[R] finding peaks in a simple dataset with R

Fri Nov 25 19:27:58 CET 2005

Let me try to summarize my view on this:

- I still it would make sense to have a *simple* peaks() function
  in R which provides the same (or more) functionality as the
  corresponding S-plus one.From
  For a proper data analysis situation, I think one would have to
  do something more sophisticated, based on a model (with a random
  component), such as nonparametric regression, time-series,....
  Hence peaks() should be kept as simple as reasonable.

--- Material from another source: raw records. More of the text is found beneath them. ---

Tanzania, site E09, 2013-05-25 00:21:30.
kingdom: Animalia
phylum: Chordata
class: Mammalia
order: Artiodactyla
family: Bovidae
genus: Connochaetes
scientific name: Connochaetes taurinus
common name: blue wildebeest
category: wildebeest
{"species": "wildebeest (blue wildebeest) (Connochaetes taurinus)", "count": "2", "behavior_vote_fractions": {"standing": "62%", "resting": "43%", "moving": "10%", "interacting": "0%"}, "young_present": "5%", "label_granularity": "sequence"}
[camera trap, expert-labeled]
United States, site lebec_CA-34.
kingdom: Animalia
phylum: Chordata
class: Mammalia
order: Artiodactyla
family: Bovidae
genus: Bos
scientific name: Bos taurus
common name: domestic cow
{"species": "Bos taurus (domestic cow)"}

- Of course I know that  which() or %in% can be used to deal
  with logicals containing NAs {As a matter of fact, I've had
  my fingers in both implementations for R!}.
  Still, the main use of logical vectors in S often is for
  situations where NAs only appear because of missing data:

  Indexing ([]), all(), any(), sum()  are all very nice and
  useful for logical vectors particularly when there are no NAs.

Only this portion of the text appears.